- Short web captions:
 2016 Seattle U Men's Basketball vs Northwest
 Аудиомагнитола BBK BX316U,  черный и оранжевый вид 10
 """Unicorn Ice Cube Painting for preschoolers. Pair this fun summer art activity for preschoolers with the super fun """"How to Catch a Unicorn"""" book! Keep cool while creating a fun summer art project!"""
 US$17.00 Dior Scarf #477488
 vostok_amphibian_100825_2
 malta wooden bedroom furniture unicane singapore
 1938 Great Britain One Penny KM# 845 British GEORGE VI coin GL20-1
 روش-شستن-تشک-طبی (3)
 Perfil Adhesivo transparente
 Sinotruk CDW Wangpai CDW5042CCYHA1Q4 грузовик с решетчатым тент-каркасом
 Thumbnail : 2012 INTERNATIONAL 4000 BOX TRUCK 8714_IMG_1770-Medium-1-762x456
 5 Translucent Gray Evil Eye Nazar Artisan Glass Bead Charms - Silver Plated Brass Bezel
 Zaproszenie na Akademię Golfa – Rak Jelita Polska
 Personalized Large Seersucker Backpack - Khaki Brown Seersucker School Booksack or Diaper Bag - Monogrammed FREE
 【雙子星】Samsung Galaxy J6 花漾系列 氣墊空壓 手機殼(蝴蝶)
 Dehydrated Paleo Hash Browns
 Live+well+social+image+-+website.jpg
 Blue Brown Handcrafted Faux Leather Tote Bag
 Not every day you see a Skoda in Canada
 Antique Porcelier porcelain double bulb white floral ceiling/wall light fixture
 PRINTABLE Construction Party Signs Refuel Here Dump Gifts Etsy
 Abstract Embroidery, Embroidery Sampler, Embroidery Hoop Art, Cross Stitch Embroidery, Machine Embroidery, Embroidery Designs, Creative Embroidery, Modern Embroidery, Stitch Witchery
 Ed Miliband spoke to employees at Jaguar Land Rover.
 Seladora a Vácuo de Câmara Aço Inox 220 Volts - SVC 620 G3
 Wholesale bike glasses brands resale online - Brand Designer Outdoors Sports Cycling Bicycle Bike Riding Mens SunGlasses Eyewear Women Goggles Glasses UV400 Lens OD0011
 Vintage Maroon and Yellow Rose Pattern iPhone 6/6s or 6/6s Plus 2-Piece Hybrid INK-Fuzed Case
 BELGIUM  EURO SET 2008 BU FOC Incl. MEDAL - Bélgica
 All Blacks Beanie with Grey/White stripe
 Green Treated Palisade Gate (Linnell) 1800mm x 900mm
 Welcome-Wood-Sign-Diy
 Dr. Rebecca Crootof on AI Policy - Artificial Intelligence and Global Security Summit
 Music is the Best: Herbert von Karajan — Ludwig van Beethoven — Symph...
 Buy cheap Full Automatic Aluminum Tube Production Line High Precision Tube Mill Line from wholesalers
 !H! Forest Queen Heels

- WORK ORDER: Every record must be transcribed precisely, down to the last character.

- ANSWER SECTION:
 2016 Seattle U Men's Basketball vs Northwest
 Аудиомагнитола BBK BX316U,  черный и оранжевый вид 10
 """Unicorn Ice Cube Painting for preschoolers. Pair this fun summer art activity for preschoolers with the super fun """"How to Catch a Unicorn"""" book! Keep cool while creating a fun summer art project!"""
 US$17.00 Dior Scarf #477488
 vostok_amphibian_100825_2
 malta wooden bedroom furniture unicane singapore
 1938 Great Britain One Penny KM# 845 British GEORGE VI coin GL20-1
 روش-شستن-تشک-طبی (3)
 Perfil Adhesivo transparente
 Sinotruk CDW Wangpai CDW5042CCYHA1Q4 грузовик с решетчатым тент-каркасом
 Thumbnail : 2012 INTERNATIONAL 4000 BOX TRUCK 8714_IMG_1770-Medium-1-762x456
 5 Translucent Gray Evil Eye Nazar Artisan Glass Bead Charms - Silver Plated Brass Bezel
 Zaproszenie na Akademię Golfa – Rak Jelita Polska
 Personalized Large Seersucker Backpack - Khaki Brown Seersucker School Booksack or Diaper Bag - Monogrammed FREE
 【雙子星】Samsung Galaxy J6 花漾系列 氣墊空壓 手機殼(蝴蝶)
 Dehydrated Paleo Hash Browns
 Live+well+social+image+-+website.jpg
 Blue Brown Handcrafted Faux Leather Tote Bag
 Not every day you see a Skoda in Canada
 Antique Porcelier porcelain double bulb white floral ceiling/wall light fixture
 PRINTABLE Construction Party Signs Refuel Here Dump Gifts Etsy
 Abstract Embroidery, Embroidery Sampler, Embroidery Hoop Art, Cross Stitch Embroidery, Machine Embroidery, Embroidery Designs, Creative Embroidery, Modern Embroidery, Stitch Witchery
 Ed Miliband spoke to employees at Jaguar Land Rover.
 Seladora a Vácuo de Câmara Aço Inox 220 Volts - SVC 620 G3
 Wholesale bike glasses brands resale online - Brand Designer Outdoors Sports Cycling Bicycle Bike Riding Mens SunGlasses Eyewear Women Goggles Glasses UV400 Lens OD0011
 Vintage Maroon and Yellow Rose Pattern iPhone 6/6s or 6/6s Plus 2-Piece Hybrid INK-Fuzed Case
 BELGIUM  EURO SET 2008 BU FOC Incl. MEDAL - Bélgica
 All Blacks Beanie with Grey/White stripe
 Green Treated Palisade Gate (Linnell) 1800mm x 900mm
 Welcome-Wood-Sign-Diy
 Dr. Rebecca Crootof on AI Policy - Artificial Intelligence and Global Security Summit
 Music is the Best: Herbert von Karajan — Ludwig van Beethoven — Symph...
 Buy cheap Full Automatic Aluminum Tube Production Line High Precision Tube Mill Line from wholesalers
 !H! Forest Queen Heels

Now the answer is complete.